Dataset items
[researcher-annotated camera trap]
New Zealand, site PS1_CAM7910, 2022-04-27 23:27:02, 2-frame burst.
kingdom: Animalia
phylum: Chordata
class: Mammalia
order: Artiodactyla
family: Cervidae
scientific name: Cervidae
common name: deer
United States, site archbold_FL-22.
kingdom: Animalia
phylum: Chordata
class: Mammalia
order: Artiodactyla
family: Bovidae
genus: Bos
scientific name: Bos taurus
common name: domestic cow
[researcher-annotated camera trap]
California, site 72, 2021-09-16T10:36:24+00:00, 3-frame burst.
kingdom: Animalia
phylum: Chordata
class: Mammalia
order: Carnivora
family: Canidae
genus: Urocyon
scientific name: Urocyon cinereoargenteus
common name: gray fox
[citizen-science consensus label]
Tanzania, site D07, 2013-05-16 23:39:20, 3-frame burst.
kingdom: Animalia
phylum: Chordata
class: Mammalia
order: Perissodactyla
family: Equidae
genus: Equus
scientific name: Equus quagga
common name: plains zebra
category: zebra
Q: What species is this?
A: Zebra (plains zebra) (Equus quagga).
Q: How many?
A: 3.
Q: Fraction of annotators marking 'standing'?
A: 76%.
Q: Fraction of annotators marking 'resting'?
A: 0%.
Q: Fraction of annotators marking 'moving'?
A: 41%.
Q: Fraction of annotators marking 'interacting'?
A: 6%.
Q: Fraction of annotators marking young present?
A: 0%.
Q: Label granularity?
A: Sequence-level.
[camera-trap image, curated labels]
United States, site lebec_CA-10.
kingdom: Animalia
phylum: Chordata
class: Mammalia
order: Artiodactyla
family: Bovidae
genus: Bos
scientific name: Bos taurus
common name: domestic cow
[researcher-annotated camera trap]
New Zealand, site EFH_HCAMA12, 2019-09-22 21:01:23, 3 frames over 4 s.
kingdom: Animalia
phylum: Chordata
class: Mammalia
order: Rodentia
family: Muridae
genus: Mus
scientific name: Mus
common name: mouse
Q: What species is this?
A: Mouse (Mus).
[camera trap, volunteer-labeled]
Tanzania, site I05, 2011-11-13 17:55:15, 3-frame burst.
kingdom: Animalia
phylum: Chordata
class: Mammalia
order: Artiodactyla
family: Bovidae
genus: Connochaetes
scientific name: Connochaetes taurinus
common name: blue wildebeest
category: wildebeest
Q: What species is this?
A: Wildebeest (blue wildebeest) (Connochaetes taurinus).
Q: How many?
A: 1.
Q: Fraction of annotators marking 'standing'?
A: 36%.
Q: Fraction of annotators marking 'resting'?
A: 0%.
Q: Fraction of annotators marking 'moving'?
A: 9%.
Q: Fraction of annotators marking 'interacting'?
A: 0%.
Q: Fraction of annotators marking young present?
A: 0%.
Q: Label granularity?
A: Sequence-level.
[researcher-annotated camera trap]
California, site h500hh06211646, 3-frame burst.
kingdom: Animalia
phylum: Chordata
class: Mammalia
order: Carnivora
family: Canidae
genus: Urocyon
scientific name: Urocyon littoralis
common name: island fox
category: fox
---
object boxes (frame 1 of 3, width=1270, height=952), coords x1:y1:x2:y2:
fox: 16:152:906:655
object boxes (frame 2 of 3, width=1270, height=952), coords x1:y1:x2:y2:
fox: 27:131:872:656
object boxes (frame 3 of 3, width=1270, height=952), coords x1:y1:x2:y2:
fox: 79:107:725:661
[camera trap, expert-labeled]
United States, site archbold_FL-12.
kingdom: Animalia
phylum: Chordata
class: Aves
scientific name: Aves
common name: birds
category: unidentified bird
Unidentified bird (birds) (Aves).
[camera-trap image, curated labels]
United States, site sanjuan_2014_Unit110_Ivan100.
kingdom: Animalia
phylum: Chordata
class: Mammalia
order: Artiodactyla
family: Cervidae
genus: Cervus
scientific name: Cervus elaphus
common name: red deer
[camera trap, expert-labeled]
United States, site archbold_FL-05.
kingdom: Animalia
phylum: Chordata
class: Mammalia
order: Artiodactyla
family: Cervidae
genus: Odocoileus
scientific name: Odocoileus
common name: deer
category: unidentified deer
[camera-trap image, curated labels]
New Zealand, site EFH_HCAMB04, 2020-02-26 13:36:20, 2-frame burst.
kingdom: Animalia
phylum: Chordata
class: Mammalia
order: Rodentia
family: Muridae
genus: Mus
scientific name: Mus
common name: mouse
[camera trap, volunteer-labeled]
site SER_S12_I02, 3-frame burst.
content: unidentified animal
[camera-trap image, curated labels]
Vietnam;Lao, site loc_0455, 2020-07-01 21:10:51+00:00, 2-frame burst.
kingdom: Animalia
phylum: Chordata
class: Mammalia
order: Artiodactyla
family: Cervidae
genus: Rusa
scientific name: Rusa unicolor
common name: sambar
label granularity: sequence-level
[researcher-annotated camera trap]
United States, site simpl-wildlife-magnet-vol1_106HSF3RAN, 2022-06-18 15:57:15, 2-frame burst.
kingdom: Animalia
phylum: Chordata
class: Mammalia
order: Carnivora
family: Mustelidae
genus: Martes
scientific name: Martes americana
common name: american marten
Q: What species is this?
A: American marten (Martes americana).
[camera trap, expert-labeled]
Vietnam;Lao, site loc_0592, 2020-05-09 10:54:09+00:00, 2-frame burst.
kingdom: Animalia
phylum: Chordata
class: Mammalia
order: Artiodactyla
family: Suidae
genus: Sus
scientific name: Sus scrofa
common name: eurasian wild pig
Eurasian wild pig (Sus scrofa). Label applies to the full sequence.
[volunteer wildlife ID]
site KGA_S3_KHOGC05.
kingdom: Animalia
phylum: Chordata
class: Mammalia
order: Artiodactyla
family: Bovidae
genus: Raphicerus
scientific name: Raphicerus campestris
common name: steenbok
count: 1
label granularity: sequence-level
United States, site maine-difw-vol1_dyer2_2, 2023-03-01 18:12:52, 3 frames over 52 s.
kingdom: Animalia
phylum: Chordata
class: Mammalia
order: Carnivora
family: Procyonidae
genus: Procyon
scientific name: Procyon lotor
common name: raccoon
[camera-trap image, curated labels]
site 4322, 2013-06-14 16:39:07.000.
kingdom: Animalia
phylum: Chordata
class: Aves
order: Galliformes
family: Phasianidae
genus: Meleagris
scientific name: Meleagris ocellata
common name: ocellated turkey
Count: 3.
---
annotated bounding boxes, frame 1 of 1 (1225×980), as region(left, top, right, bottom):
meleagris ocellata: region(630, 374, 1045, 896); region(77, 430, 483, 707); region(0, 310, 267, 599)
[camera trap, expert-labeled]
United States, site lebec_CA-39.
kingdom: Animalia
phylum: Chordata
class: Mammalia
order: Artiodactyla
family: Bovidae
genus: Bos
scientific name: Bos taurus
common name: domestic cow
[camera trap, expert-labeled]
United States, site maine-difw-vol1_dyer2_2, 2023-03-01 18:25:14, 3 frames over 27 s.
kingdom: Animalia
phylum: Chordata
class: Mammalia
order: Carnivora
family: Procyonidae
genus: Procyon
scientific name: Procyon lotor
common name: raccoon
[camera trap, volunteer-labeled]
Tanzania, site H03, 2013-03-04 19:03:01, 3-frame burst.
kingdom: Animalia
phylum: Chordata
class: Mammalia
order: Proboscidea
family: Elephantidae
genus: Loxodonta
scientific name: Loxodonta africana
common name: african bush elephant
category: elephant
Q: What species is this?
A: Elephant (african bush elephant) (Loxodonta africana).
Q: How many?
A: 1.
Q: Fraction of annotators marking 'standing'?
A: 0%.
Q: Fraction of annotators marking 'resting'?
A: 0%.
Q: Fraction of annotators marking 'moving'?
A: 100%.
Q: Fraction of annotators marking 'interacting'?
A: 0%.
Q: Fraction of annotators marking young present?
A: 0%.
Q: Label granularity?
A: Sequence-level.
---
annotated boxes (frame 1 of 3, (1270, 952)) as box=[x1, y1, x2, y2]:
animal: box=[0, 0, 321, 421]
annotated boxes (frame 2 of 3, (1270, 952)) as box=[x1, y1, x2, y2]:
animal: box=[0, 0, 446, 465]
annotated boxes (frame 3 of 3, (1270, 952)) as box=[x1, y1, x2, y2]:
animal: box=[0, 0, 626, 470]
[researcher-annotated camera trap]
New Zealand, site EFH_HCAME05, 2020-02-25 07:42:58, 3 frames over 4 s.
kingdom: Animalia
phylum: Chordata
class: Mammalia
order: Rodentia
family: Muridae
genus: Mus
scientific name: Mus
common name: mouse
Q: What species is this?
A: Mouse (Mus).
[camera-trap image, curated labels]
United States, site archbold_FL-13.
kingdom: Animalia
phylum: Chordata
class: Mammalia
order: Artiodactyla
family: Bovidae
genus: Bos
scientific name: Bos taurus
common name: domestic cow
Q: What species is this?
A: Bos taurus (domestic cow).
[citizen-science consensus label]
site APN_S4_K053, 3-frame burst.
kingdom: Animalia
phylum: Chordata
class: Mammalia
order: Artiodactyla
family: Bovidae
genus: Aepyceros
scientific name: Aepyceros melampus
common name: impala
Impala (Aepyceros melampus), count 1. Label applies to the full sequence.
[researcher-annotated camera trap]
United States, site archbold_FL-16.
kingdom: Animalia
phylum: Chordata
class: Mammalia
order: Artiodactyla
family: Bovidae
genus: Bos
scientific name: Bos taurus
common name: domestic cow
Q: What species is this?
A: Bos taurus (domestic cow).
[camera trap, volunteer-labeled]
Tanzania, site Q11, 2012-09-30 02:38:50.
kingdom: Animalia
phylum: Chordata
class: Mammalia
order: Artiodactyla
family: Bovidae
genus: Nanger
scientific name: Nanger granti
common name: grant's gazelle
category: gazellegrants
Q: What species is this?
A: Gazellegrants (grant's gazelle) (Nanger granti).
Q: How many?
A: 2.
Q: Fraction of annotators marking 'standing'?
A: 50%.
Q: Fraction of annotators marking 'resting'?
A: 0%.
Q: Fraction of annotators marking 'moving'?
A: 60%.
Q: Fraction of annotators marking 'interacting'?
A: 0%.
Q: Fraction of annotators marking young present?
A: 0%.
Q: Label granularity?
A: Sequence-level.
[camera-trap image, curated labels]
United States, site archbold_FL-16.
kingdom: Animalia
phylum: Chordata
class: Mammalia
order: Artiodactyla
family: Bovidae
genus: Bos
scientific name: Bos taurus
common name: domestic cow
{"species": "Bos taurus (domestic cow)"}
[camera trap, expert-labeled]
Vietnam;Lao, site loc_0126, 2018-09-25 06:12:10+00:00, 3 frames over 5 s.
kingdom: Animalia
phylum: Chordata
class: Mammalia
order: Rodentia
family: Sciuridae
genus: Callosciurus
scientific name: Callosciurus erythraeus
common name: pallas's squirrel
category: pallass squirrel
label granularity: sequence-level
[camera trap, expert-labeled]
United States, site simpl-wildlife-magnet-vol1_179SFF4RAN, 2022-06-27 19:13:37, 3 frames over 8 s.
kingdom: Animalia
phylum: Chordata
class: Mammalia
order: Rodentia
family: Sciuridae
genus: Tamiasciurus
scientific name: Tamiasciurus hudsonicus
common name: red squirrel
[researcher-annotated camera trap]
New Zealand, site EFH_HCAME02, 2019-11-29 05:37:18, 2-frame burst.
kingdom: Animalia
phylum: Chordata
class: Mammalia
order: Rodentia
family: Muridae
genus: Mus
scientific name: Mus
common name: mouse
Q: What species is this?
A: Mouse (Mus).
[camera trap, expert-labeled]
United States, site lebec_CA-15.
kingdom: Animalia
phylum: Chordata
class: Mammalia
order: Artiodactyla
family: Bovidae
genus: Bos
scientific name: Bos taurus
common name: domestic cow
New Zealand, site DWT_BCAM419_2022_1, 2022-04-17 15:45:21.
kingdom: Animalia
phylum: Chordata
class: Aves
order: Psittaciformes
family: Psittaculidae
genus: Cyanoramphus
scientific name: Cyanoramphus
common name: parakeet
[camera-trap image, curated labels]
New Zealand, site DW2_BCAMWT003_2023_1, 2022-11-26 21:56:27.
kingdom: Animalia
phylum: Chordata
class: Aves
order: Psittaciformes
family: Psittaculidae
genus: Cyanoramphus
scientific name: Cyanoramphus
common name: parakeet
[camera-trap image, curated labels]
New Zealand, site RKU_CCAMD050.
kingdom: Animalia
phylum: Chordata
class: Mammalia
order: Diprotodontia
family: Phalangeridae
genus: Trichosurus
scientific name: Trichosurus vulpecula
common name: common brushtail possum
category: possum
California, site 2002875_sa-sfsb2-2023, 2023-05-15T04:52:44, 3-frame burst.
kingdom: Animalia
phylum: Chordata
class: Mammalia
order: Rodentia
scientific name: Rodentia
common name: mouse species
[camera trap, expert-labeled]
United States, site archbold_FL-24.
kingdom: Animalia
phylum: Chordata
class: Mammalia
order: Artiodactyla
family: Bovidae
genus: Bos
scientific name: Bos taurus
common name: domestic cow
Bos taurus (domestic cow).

◆ Exercise ◆
Above are the records; please copy exactly their first line and each line after it through the line containing "scientific name: Equus quagga", and no line after that.

◆ Your response ◆
[researcher-annotated camera trap]
New Zealand, site PS1_CAM7910, 2022-04-27 23:27:02, 2-frame burst.
kingdom: Animalia
phylum: Chordata
class: Mammalia
order: Artiodactyla
family: Cervidae
scientific name: Cervidae
common name: deer
United States, site archbold_FL-22.
kingdom: Animalia
phylum: Chordata
class: Mammalia
order: Artiodactyla
family: Bovidae
genus: Bos
scientific name: Bos taurus
common name: domestic cow
[researcher-annotated camera trap]
California, site 72, 2021-09-16T10:36:24+00:00, 3-frame burst.
kingdom: Animalia
phylum: Chordata
class: Mammalia
order: Carnivora
family: Canidae
genus: Urocyon
scientific name: Urocyon cinereoargenteus
common name: gray fox
[citizen-science consensus label]
Tanzania, site D07, 2013-05-16 23:39:20, 3-frame burst.
kingdom: Animalia
phylum: Chordata
class: Mammalia
order: Perissodactyla
family: Equidae
genus: Equus
scientific name: Equus quagga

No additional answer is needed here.